I have a page with fairly heavy (average weight) canvas
operations. In order to serve users on mobile devices and old computers, I thought that I could implement a mechanism that checks whether the canvas element is really visible, and decide whether to perform constant calculations and canvas updates (animation running at 30 frames per second), or not.
This works great, but when performing a performance test using the Chrome Dev Tools, I noticed that even when I turn off the visibility check and just let things constantly show that the CPU usage of this function drops very little, no part of the canvas’s elements (s) are visible (although theoretically, it should still perform the same tasks). So: at least on my computer running Chrome 17, it doesn't really matter if I check the actual visibility of the item.
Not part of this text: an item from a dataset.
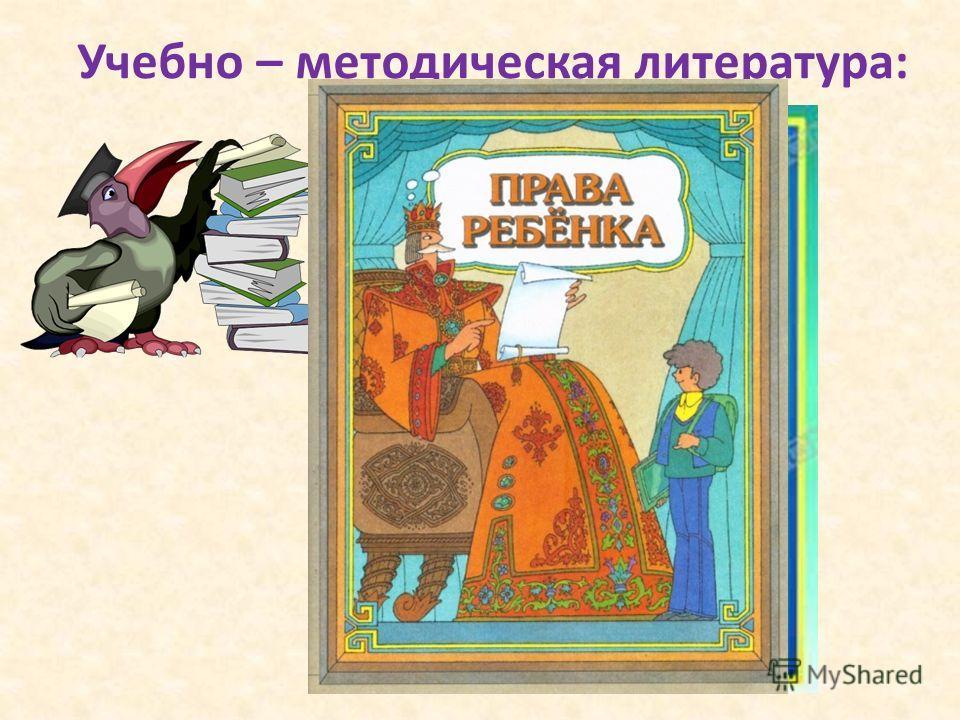 Учебно – методическая литература:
To shorten the long story: do I need to do this or are the browsers smart enough to handle such a case without even telling them (and I can save the visibility check)?
EDIT
So I did some “research” on this topic and created this script.
What happens is that it generates noise at a speed of 30 frames per second. Not too nice for the eyes, but, well ... The top is just a div
to block the viewport. When I scroll down and I have a canvas
element in the viewport, then using the processor tells me that it takes about 40%, so there seems to be a lot of browser here. When I scroll through the backup, so that I only have a maroon div
color in my viewport and the CPU usage profiling is reduced to 10%. When I scroll back, usage again increases.
So, when I implement a visibility check, as in this modified fiddle , I see an increase (a tiny one to be honest) in using the CPU instead of falling (since it has the additional task of checking if the canvas is inside the viewport).
So I’m still wondering if this is some side effect of what I don’t know (or am I making some serious mistake when profiling), or if I can expect browsers to be smart enough to handle such situations?
If anyone could shed light on this, I would be very grateful!